Мы вышли из клуба, пробрались между машинами, куда загружали алкоголиков с погонами офицеров, и побрели по дороге. Я не знал, где находятся ДОСы, но меня это не интересовало. Как и моих спутников, полностью сосредоточившихся на переставлении ног.
Перед нами из-за угла появилось отделение военных полицейских. Увидев блеск серебряных звезд на погонах, они сочли разумным раствориться во тьме.
Мои попутчики становились все тяжелее и все медленнее брели по проходу между палатками к ярко освещенному длинному зданию — видимо, одному из павильонов, реквизированных у горожан со всем имуществом парка. У входа в здание стояли двое часовых; камни вдоль дорожки были выкрашены в белый цвет, а над дверью красовалась надпись: «ШТАБ КОМАНДУЮЩЕГО АРМИЕЙ ГЕНЕРАЛА ЗЕННОРА».
Пожалуй, мне не сюда. Я свалил свою ношу на траву возле плаката «Стой! Часовой стреляет без предупреждения!» — и пошел прочь, слыша за спиной храп. Но вскоре наткнулся на патрульных.
— Эй, молодцы! — крикнул я. — Вызовите дежурного по гарнизону. Видите вон там офицеров? Они больны. Наверное, им отравили пищу.
Я метнул в патрульных свой самый тяжелый взгляд. На их лицах не дрогнул ни один мускул.
— Есть, сэр! — сказал сержант.
Они повернулись и пошли прочь. Я последовал их примеру. И вскоре добрался до выжженной спортплощадки, где стояли три космических корабля, ощетинившихся пушками, — видимо, чтобы произвести впечатление на туземцев. Или чтобы успешно отразить атаку врага, которой генералы не дождутся. Наверное, генералы ужасно огорчились, поняв, что туземцы не дадут повода уничтожить себя с помощью этих блестящих игрушек.
Генералы затеяли войну — но на нее никто не пришел. Как им не посочувствовать?
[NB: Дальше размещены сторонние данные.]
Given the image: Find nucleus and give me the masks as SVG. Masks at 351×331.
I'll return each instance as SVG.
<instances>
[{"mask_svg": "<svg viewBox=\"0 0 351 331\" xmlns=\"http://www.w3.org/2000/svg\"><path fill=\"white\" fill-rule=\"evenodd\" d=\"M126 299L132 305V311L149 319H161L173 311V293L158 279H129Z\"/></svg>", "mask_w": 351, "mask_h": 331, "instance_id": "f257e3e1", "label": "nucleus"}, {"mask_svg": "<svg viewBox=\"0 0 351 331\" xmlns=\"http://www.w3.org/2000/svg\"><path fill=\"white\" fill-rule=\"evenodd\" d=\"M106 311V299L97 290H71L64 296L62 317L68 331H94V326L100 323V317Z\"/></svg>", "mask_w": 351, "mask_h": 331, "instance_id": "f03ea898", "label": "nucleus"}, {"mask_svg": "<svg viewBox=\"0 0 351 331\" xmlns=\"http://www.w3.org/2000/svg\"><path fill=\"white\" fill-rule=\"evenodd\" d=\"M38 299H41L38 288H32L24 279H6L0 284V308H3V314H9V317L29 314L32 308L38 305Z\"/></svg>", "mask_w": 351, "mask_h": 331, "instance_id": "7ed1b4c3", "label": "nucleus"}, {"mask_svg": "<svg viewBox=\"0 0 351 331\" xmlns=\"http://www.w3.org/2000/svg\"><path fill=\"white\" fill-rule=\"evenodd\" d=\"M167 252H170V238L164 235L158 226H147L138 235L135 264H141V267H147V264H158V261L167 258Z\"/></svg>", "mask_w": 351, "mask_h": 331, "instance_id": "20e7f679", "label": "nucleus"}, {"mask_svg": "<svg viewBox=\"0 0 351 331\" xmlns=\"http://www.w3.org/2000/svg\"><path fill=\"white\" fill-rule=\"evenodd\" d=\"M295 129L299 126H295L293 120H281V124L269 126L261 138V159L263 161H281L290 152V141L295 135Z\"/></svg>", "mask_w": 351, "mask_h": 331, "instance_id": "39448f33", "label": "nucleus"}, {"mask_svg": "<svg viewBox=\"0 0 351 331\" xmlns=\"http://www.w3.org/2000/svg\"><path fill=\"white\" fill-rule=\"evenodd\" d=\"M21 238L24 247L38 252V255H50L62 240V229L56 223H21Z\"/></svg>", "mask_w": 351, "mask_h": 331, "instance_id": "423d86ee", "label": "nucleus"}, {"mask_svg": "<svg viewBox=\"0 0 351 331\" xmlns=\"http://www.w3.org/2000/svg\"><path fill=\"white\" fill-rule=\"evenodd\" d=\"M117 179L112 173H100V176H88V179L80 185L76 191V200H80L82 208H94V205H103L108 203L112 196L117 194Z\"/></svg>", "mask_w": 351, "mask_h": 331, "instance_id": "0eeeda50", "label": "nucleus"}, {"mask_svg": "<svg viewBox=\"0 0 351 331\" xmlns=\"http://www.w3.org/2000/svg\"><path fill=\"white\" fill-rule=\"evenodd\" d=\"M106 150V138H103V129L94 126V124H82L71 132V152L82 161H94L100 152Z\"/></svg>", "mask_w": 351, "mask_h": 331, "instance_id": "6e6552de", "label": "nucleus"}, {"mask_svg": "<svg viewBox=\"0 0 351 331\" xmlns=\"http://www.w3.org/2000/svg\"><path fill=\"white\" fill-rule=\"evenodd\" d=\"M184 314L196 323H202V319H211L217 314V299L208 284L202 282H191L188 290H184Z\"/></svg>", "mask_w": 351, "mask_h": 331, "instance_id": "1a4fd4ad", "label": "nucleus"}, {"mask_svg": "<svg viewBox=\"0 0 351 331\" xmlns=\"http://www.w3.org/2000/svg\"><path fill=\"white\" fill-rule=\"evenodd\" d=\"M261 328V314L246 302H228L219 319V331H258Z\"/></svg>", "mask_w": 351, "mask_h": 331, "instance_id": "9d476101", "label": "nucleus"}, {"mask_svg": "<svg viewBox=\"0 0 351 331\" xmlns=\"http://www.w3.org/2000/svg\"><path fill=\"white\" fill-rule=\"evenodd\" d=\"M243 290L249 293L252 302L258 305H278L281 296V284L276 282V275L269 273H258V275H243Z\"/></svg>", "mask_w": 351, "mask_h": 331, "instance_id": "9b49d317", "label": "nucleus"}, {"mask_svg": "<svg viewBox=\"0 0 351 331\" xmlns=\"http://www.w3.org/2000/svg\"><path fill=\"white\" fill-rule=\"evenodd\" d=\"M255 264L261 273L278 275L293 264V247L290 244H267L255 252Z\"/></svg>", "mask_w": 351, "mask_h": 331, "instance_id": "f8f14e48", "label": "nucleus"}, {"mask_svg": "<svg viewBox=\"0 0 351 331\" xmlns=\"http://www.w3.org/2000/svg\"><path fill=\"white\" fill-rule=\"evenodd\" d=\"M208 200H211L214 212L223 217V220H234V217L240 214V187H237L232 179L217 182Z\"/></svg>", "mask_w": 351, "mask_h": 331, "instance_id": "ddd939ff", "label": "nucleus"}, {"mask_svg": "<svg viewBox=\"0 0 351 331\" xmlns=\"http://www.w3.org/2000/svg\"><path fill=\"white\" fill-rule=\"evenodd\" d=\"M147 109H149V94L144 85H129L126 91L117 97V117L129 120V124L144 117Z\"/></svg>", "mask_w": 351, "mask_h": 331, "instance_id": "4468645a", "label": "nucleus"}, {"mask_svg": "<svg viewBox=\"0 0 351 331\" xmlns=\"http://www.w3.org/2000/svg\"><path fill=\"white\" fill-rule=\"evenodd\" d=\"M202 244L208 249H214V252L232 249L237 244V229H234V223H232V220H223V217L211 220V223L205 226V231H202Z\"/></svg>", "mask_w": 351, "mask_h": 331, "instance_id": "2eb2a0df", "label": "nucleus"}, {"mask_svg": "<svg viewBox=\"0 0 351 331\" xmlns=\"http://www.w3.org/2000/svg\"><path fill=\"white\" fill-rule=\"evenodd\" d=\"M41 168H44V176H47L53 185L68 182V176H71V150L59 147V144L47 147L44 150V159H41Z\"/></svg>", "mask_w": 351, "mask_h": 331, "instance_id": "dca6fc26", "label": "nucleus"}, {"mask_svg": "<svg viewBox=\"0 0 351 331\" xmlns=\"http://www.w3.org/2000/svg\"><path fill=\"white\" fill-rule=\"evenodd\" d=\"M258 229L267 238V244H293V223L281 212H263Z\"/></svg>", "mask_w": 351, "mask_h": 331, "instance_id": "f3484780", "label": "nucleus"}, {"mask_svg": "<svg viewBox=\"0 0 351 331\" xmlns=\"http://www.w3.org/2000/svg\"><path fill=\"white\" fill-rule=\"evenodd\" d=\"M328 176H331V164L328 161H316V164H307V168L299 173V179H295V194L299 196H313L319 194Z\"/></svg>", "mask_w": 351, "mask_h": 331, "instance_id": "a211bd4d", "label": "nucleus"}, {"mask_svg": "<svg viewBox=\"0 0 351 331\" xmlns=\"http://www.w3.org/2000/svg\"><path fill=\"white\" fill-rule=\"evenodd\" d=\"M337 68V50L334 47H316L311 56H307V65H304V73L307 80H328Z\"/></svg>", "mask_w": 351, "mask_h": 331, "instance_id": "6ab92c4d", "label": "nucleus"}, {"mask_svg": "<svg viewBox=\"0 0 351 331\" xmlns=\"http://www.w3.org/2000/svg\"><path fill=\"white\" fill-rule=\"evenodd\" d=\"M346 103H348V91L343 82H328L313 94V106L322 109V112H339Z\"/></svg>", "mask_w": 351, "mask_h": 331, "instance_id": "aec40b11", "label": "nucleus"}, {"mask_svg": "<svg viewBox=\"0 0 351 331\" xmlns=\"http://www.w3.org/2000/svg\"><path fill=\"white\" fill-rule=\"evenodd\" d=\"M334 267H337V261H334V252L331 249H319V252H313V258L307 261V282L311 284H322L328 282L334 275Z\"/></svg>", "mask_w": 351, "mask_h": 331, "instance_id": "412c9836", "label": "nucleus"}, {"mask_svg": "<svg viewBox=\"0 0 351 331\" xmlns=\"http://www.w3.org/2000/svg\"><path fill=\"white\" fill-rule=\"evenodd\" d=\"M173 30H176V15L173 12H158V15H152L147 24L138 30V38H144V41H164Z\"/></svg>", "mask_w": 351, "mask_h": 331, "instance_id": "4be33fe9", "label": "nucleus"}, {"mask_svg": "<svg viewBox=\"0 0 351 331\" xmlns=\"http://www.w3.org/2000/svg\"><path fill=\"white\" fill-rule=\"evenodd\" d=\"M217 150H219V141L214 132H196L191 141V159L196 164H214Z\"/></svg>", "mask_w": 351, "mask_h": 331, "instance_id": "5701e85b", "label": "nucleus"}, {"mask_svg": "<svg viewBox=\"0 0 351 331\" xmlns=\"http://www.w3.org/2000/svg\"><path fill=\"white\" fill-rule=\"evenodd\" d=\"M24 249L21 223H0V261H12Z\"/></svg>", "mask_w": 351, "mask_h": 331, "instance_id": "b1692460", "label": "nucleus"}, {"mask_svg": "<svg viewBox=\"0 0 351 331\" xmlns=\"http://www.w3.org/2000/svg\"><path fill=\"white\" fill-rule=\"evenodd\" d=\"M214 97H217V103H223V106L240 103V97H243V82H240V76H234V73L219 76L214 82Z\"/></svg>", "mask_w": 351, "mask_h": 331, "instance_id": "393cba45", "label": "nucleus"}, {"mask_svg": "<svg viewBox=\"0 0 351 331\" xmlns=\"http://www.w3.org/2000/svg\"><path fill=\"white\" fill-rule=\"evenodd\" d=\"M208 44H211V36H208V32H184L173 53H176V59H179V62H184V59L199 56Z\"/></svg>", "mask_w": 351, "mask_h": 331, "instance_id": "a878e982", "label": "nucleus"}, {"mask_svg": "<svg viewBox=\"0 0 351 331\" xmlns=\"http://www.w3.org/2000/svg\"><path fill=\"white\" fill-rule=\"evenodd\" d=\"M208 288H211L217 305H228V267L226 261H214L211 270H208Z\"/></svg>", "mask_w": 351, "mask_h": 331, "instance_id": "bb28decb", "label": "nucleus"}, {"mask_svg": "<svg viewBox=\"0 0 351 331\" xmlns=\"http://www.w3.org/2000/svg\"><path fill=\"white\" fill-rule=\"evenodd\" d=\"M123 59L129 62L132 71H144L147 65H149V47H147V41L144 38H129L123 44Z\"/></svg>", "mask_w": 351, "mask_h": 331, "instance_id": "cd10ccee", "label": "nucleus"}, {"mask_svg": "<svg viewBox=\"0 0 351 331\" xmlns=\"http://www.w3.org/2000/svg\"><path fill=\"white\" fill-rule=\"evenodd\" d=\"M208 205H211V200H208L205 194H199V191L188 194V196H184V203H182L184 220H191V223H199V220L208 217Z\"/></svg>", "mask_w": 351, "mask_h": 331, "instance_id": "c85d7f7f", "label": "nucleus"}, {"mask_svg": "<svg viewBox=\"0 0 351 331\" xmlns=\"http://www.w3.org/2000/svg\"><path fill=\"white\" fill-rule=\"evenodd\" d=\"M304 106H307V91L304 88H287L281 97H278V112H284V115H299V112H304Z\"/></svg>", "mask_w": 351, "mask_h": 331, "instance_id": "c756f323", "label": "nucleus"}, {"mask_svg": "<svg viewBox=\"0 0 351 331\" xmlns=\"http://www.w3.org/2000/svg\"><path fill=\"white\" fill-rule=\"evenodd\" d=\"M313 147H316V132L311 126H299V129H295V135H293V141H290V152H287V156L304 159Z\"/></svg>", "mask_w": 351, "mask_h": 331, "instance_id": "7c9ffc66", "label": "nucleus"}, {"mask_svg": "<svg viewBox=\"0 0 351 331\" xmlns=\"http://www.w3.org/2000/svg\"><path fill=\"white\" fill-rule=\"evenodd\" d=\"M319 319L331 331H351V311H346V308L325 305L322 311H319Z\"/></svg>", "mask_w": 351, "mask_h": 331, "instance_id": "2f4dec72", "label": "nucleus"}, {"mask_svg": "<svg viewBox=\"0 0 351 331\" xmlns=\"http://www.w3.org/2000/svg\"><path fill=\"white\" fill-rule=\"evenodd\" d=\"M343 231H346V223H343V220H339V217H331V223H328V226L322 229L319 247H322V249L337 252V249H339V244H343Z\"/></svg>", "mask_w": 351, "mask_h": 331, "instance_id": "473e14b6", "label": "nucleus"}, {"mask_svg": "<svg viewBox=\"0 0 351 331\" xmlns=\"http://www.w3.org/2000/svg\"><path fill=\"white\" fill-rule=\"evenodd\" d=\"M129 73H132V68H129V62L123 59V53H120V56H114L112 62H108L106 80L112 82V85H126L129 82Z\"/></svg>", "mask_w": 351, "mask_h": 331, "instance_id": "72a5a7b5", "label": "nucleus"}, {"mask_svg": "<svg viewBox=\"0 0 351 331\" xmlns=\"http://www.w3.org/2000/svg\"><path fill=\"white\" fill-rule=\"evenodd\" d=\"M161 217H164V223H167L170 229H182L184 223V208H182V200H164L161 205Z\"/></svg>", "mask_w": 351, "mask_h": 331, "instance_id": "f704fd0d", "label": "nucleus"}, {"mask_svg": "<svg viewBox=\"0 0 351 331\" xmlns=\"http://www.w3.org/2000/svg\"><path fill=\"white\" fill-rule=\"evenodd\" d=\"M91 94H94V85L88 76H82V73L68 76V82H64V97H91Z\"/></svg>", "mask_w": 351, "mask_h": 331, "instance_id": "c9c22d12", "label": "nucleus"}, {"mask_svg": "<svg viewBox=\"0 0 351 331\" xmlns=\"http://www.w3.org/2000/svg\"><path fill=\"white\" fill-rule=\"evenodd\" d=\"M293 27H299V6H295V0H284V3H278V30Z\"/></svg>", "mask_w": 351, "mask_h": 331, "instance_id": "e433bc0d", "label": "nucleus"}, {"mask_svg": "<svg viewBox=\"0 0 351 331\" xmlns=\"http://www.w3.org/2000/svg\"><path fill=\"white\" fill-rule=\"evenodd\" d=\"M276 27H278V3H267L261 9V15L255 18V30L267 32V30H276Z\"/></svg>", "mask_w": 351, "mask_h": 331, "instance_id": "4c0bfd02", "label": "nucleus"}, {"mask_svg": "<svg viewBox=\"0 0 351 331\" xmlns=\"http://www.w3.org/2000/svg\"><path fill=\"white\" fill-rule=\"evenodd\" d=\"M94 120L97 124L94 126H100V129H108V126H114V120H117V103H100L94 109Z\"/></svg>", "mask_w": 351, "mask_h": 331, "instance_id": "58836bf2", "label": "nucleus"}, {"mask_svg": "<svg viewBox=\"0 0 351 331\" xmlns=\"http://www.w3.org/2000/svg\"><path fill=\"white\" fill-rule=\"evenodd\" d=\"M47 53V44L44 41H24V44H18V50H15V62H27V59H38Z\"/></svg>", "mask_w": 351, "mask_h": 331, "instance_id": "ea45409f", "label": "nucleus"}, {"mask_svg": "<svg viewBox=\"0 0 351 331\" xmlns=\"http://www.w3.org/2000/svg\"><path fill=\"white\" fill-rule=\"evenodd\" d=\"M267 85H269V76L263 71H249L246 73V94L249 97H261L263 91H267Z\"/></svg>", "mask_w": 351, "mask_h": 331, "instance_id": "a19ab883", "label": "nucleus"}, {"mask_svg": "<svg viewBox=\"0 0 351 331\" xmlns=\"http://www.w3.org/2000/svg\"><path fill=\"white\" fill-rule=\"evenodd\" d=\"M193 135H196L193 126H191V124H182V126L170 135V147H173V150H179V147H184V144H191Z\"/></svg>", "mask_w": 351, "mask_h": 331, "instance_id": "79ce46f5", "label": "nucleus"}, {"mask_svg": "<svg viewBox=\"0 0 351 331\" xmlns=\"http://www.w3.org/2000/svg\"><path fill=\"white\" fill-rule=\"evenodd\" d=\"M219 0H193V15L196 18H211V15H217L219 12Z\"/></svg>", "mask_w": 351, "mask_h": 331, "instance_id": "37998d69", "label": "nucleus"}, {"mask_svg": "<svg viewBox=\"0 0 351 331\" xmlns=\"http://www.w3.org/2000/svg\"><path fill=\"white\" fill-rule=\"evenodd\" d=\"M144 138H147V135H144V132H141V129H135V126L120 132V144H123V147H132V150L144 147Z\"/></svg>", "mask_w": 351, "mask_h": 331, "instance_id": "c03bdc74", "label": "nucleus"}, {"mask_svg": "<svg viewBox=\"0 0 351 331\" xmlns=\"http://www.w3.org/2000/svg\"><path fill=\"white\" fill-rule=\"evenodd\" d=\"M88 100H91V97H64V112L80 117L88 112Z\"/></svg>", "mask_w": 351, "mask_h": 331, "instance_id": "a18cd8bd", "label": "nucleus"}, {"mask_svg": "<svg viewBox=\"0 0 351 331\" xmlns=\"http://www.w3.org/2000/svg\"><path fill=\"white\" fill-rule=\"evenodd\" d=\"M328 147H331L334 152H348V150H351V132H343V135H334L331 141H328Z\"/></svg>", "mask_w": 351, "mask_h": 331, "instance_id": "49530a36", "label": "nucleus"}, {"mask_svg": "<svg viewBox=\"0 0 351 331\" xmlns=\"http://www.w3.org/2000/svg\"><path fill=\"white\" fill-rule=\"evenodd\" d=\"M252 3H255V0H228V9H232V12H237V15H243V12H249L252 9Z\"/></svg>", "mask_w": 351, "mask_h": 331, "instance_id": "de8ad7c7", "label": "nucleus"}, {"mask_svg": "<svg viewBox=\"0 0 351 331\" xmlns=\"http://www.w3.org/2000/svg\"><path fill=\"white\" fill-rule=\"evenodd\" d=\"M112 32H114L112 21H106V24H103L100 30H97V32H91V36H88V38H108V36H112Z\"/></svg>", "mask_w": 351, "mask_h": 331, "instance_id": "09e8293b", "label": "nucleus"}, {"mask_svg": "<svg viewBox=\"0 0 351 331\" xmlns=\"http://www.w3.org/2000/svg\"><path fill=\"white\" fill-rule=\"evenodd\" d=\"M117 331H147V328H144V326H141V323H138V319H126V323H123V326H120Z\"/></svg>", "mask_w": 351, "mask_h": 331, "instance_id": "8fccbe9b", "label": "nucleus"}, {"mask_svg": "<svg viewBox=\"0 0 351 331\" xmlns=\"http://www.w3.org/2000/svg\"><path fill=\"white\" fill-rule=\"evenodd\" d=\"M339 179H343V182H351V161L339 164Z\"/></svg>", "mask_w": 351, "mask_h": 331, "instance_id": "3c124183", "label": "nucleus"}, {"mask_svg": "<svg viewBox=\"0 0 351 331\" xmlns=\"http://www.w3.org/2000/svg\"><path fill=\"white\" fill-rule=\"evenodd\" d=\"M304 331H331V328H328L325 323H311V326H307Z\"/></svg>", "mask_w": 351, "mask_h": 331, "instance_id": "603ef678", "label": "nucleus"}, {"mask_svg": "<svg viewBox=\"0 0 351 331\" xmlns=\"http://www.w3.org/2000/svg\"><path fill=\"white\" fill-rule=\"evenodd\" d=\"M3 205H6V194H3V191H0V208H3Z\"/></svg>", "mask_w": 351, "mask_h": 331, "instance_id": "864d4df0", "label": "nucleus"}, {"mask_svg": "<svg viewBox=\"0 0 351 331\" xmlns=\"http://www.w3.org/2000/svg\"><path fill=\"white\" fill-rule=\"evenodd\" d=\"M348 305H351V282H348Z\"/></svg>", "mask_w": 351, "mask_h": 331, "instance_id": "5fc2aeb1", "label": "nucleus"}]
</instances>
Я шел медленно и часто спотыкался, чтобы во мне издали узнавали офицера. Вот и трап, а над ним — открытый люк. Я — офицер, возвращаюсь на свой корабль. И вернусь, если никто меня не задержит, например, часовой, стоящий на нижней ступеньке трапа.
— Стой! Вы куда, сэр?
— К чертовой бабушке… — пробормотал я и попытался его оттеснить. Рядовой — что с ним церемониться.
— Майор, сэр, ваше величество… Не могу я вас так пропустить, покажите, пожалуйста, пропуск.
— У чертовой бабушки пропуск… Какой еще пропуск, если это мой корабль?
Мимо него — по ступенькам. Шаг за шагом к открытому люку. Навстречу коренастому старшему сержанту, вежливо загородившему проход.
— Это не ваш корабль, сэр. Я знаю всех офицеров экипажа. Вы с другого корабля.
Я открыл рот, чтобы возразить, осадить, наорать. Но прикусил язык, разглядев синие, словно отлитые из пушечного металла, челюсти, горящие глаза и кустистые брови. Даже волосы, торчащие из сломанного сержантского носа, казались стальными.
— Не мой?
— Не ваш.
— Ну конечно, не мой… — Я повернулся и, шатаясь, спустился на траву. Назад, Джим, назад. Надо найти укромное местечко и придумать что-нибудь поумнее.